Alles um mich herum war vergessen. Meine Augen fixierten nur Simon und Lilith. Ich sah seine gierigen Augen und das zuerst unbekümmerte Lächeln Liliths.
Innerlich flehte ich Lilith an, diesen Tanz abzubrechen. Sich verdammt nochmal in Sicherheit zu bringen.
Und sie tat es. Mitten im Tanz brach auch sie ab. Höflich wie es schien. Doch einem Raubtier gleich fixierte ich Simon mit meinen Augen. Eine falsche Bewegung. Eine falsche Geste und ich würde sämtliche Contenance verlieren.
Kaum war Lilith in meiner Greifweite, zog ich sie aus dem Ballsaal in die schützende Reichweite der Hausmitglieder von Nekhrun. Im Speisesaal durfte mein Herz sich endlich wieder beruhigen. Der Tod lauerte an diesem Abend in sämtlichen Ecken. Aber jetzt durfte dieser stillharrend im Schatten nur lauschen.

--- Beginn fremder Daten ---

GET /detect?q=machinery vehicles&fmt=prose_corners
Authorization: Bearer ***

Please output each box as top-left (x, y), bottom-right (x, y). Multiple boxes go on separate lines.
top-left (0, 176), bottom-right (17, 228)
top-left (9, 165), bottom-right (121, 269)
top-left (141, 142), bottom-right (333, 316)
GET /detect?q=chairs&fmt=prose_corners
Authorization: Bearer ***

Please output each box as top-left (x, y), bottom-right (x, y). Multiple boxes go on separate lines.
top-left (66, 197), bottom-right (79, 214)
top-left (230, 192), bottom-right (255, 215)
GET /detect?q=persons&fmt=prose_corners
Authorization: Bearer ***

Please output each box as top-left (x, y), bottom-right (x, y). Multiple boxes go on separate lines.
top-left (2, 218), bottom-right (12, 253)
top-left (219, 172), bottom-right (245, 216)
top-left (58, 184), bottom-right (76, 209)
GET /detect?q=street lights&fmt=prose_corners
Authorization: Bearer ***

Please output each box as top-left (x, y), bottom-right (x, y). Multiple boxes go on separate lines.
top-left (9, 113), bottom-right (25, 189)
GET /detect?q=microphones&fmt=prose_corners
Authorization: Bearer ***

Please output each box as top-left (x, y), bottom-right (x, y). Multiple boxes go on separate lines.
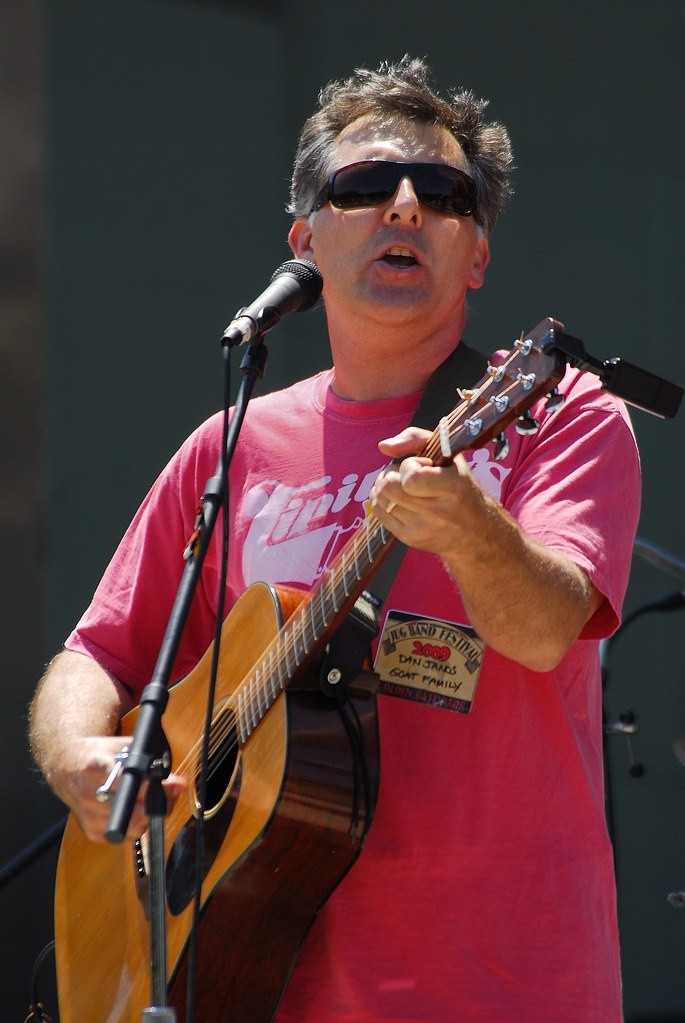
top-left (218, 259), bottom-right (324, 350)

Lauschen den unzähligen Fragen, die Lilith gegenüber Astarte und Sin brachte.
Schweigend hörte auch ich zu.
All diese Fragen hätte auch ich beantworten können. Seltsam diese Vertrautheit. Dieses Kennen der Welt hinter dem Schleier. Doch ich schwieg. Es wäre anmaßend gewesen die geduldigen Antworten von Astarte durch meine Erklärungen zu unterbrechen.
In ihrem Wissendurst gestillt kehrten Lilith und meine Wenigkeit zurück in den Ballsaal. Die bekannte Glocke des Nicht-Hyäanen-Butlers forderte zum erneuten Tanz auf. Diesmal hielt ich mich aber lieber schön im Hintergrund. Mit Erfolg und einer Banane in meiner Hand! Ein wenig Zucker konnte nicht schaden.

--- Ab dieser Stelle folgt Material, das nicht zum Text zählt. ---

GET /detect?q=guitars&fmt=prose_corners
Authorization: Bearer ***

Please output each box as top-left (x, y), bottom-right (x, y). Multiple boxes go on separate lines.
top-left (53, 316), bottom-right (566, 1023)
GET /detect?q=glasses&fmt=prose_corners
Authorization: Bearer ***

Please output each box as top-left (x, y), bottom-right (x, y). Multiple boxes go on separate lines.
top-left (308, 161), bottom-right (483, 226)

Zu spät bemerkte ich dass jemand anderes noch ein immenses Interesse an meiner Banane hatte. Dieses Wesen, welches sich gerne überall ausgiebig kratze und gerne auf Treppen-Geländern herumsprang. Wie manisch fixierte das Ding meine Banane. Die gehörte aber mir! Demonstrativ aß ich sie genüsslich. Da ich ja scheinbar noch nicht mal Anrecht auf meinen Körper hatte, erwiesenermaßen, dann zumindest auf meine Banane!
Und dann geschah alles sehr plötzlich. Nein, die Banane blieb in meinem Besitz!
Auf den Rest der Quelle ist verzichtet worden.